ここで「ひだり」をなぜ「かな」で書いたか、「右左」と書いたのでは、読み方に疑問を持つ人が、近ごろ現れるようになったからです。
そういう人は、文章の流れから「みぎひだり」と読むことをせずに、右左の文字だけをにらんで「何と読むのですか」と、すぐに尋ねます。
「ウッソウ」と読むかもしれません。
右ひだりは利き手のことですが、「きき手」が使う手の選別ではなく「聞き手」になると、それにも上手か下手かが出てきます。
ここでもまた、上手下手と書くと「かみてしもて」と間違いやすいので「上手か下手か」とわざわざ字を増やしてしまいます。
きりがなさそうなひどい脱線を続けて、こんな説明をなぜ書いているか、それは、よくある「取扱説明書」から受ける感じに似せてみたからです。

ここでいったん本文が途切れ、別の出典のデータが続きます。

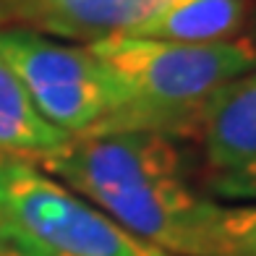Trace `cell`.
<instances>
[{
	"instance_id": "cell-6",
	"label": "cell",
	"mask_w": 256,
	"mask_h": 256,
	"mask_svg": "<svg viewBox=\"0 0 256 256\" xmlns=\"http://www.w3.org/2000/svg\"><path fill=\"white\" fill-rule=\"evenodd\" d=\"M202 146L204 162L217 172H230L256 160V68L209 94L186 134Z\"/></svg>"
},
{
	"instance_id": "cell-9",
	"label": "cell",
	"mask_w": 256,
	"mask_h": 256,
	"mask_svg": "<svg viewBox=\"0 0 256 256\" xmlns=\"http://www.w3.org/2000/svg\"><path fill=\"white\" fill-rule=\"evenodd\" d=\"M196 256H256V202L217 204L209 199Z\"/></svg>"
},
{
	"instance_id": "cell-2",
	"label": "cell",
	"mask_w": 256,
	"mask_h": 256,
	"mask_svg": "<svg viewBox=\"0 0 256 256\" xmlns=\"http://www.w3.org/2000/svg\"><path fill=\"white\" fill-rule=\"evenodd\" d=\"M86 48L112 92L110 112L94 134L183 136L194 112L217 86L256 68V37L186 44L112 34Z\"/></svg>"
},
{
	"instance_id": "cell-5",
	"label": "cell",
	"mask_w": 256,
	"mask_h": 256,
	"mask_svg": "<svg viewBox=\"0 0 256 256\" xmlns=\"http://www.w3.org/2000/svg\"><path fill=\"white\" fill-rule=\"evenodd\" d=\"M160 0H0V29L89 44L120 34Z\"/></svg>"
},
{
	"instance_id": "cell-1",
	"label": "cell",
	"mask_w": 256,
	"mask_h": 256,
	"mask_svg": "<svg viewBox=\"0 0 256 256\" xmlns=\"http://www.w3.org/2000/svg\"><path fill=\"white\" fill-rule=\"evenodd\" d=\"M40 165L134 236L172 256H196L209 199L191 188L183 154L170 136L152 131L76 136Z\"/></svg>"
},
{
	"instance_id": "cell-11",
	"label": "cell",
	"mask_w": 256,
	"mask_h": 256,
	"mask_svg": "<svg viewBox=\"0 0 256 256\" xmlns=\"http://www.w3.org/2000/svg\"><path fill=\"white\" fill-rule=\"evenodd\" d=\"M0 256H10V254L6 251V246H3V243H0Z\"/></svg>"
},
{
	"instance_id": "cell-4",
	"label": "cell",
	"mask_w": 256,
	"mask_h": 256,
	"mask_svg": "<svg viewBox=\"0 0 256 256\" xmlns=\"http://www.w3.org/2000/svg\"><path fill=\"white\" fill-rule=\"evenodd\" d=\"M0 60L42 118L71 138L94 134L108 118L110 81L86 44H66L29 29H0Z\"/></svg>"
},
{
	"instance_id": "cell-3",
	"label": "cell",
	"mask_w": 256,
	"mask_h": 256,
	"mask_svg": "<svg viewBox=\"0 0 256 256\" xmlns=\"http://www.w3.org/2000/svg\"><path fill=\"white\" fill-rule=\"evenodd\" d=\"M0 243L10 256H172L18 157H0Z\"/></svg>"
},
{
	"instance_id": "cell-10",
	"label": "cell",
	"mask_w": 256,
	"mask_h": 256,
	"mask_svg": "<svg viewBox=\"0 0 256 256\" xmlns=\"http://www.w3.org/2000/svg\"><path fill=\"white\" fill-rule=\"evenodd\" d=\"M209 191L228 202H256V160L238 170L212 176Z\"/></svg>"
},
{
	"instance_id": "cell-8",
	"label": "cell",
	"mask_w": 256,
	"mask_h": 256,
	"mask_svg": "<svg viewBox=\"0 0 256 256\" xmlns=\"http://www.w3.org/2000/svg\"><path fill=\"white\" fill-rule=\"evenodd\" d=\"M68 142L71 136L42 118L21 81L0 60V157L42 162Z\"/></svg>"
},
{
	"instance_id": "cell-7",
	"label": "cell",
	"mask_w": 256,
	"mask_h": 256,
	"mask_svg": "<svg viewBox=\"0 0 256 256\" xmlns=\"http://www.w3.org/2000/svg\"><path fill=\"white\" fill-rule=\"evenodd\" d=\"M248 21V0H160L144 18L120 32L123 37L162 42H225L236 40Z\"/></svg>"
}]
</instances>
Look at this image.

取扱説明書には、ほとんどの人が読みそうにない、言い訳座頭の紹介文もどきのことが、くどくどと書かれています。
実物本体のほうには、電池ケースのふたがこじあけないと開かなかったり、頻繁に切り換えるスイッチの支え部分の肉厚が足りずに欠け落ちてしまったり、ろくでもないものが多いのです。
そういう設計には、肝心な使う目で見たチェックが入っていないのでしょう。
恰好がついていればそれでよいという審査しかされていないのです。
こういうモノがなぜたくさん出回るのか、もちろん安いからです。
壊れたら買う、買わせるには壊れやすく作られます。
使いにくければほかのモノを買う、買わせるには使いやすさよりも作りやすさで考えて設計されます。
変なものも、買ったところにわざわざ持ち込んでどうしてくれるかとは言いません。
安いから仕方がないと、先に思ってしまいます。
いい加減なものは、こうしてだんだん増えていきます。
豊かな生活感とはいろいろあるものから好きなものを選べて、買って合わなければまたどんどん買える、そういう暮らしなのだと、錯覚する人が増えれば、それにつれて景気は上に向くでしょう。
景気とは、言わば浮かれ気分、およそいい加減なものなのです。